Gather every line of the data below that contains the word "Segment" and copy each of those lines in full. Matching is case-sensitive.

Listed entries:
## begin

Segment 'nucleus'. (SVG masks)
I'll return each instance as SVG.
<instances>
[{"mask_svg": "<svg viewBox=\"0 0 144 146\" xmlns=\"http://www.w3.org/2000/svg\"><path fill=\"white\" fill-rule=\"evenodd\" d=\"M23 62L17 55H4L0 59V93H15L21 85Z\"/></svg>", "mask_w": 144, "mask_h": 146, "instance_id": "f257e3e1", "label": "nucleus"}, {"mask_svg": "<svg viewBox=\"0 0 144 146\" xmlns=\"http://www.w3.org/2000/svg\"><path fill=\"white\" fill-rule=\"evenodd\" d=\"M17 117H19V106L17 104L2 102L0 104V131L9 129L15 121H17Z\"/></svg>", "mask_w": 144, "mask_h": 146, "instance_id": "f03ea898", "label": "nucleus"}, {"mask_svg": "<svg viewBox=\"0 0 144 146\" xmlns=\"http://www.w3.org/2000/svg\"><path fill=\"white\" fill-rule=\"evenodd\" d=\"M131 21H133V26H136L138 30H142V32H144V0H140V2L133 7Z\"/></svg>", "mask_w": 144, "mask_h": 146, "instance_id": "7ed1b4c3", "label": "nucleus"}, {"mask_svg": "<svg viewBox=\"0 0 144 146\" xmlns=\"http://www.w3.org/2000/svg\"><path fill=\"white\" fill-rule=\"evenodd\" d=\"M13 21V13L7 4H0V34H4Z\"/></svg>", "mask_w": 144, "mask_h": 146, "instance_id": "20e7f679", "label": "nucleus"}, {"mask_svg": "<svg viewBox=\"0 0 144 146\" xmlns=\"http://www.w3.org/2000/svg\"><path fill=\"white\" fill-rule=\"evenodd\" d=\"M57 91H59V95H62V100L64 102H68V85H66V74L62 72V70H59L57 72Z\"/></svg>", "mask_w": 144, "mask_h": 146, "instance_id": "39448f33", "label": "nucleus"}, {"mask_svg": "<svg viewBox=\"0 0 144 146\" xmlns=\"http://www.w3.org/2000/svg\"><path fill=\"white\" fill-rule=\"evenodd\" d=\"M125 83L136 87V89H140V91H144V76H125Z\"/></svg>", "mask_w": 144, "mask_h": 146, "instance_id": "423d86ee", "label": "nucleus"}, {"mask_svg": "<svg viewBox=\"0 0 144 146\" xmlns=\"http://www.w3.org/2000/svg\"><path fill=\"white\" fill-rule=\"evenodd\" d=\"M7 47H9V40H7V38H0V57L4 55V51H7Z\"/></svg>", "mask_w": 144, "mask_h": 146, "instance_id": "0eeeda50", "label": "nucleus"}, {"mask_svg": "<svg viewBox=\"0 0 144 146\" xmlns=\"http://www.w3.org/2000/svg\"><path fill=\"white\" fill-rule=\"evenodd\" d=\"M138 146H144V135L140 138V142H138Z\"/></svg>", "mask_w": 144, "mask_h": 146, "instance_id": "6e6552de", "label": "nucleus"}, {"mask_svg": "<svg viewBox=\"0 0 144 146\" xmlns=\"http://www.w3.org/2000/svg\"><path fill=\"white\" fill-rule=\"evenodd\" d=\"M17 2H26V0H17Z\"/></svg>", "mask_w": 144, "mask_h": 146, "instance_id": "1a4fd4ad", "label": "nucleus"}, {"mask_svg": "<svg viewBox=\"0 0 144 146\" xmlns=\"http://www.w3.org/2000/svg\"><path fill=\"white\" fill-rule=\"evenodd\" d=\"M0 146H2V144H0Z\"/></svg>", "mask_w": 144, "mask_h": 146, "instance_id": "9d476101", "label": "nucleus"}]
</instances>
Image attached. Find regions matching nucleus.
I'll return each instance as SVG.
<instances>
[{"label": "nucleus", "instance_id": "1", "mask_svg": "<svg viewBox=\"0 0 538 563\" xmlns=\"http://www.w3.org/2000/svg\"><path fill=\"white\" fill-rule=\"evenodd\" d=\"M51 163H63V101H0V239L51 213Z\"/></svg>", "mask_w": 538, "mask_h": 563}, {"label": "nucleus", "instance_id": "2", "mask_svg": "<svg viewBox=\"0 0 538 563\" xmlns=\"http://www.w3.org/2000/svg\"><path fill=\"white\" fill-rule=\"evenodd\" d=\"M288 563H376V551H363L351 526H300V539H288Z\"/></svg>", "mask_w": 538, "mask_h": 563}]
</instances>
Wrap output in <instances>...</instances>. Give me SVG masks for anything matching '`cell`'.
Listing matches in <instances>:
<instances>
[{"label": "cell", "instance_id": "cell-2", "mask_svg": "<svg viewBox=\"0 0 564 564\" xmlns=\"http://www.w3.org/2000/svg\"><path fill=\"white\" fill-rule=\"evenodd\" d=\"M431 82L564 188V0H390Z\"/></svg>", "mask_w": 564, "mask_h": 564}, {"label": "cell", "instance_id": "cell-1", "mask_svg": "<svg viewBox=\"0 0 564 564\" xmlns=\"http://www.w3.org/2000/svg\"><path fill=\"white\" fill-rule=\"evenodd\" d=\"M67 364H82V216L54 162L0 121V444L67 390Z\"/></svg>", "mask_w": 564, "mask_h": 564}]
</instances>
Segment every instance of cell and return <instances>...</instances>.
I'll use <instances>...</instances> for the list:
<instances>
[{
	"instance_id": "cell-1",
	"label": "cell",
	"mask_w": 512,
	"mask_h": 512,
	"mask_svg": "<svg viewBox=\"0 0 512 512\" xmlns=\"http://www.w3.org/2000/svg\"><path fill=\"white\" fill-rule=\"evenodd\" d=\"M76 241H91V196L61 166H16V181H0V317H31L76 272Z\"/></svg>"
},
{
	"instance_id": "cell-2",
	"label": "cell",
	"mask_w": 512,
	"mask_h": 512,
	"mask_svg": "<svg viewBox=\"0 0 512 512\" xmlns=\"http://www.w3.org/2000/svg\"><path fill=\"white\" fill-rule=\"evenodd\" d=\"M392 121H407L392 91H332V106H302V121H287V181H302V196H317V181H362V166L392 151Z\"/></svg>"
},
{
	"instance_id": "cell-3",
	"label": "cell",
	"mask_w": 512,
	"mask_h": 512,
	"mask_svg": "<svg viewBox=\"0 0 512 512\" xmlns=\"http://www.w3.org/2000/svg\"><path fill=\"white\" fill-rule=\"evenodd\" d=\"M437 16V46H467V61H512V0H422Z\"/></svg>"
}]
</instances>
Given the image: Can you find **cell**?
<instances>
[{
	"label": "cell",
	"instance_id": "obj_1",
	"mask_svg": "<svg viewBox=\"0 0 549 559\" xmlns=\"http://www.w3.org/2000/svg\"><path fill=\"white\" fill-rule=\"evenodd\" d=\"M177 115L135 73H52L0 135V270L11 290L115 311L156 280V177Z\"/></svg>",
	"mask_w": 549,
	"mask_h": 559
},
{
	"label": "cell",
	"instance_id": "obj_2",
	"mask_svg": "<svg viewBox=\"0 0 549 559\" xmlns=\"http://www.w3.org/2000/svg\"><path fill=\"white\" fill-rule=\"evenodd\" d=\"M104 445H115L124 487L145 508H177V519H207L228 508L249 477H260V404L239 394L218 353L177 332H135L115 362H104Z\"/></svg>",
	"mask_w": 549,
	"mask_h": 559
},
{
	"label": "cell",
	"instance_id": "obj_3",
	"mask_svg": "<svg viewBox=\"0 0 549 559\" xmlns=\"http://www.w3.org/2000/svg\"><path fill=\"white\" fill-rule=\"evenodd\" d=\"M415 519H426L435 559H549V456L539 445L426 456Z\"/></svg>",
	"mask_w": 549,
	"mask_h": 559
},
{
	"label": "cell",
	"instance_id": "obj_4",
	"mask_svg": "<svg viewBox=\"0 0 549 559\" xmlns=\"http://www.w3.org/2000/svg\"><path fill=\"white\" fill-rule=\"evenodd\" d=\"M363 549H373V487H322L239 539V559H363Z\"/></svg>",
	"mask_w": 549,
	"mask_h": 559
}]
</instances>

## end

Solution to this problem:
Segment 'nucleus'. (SVG masks)
Segment every instance of cell and return <instances>...</instances>.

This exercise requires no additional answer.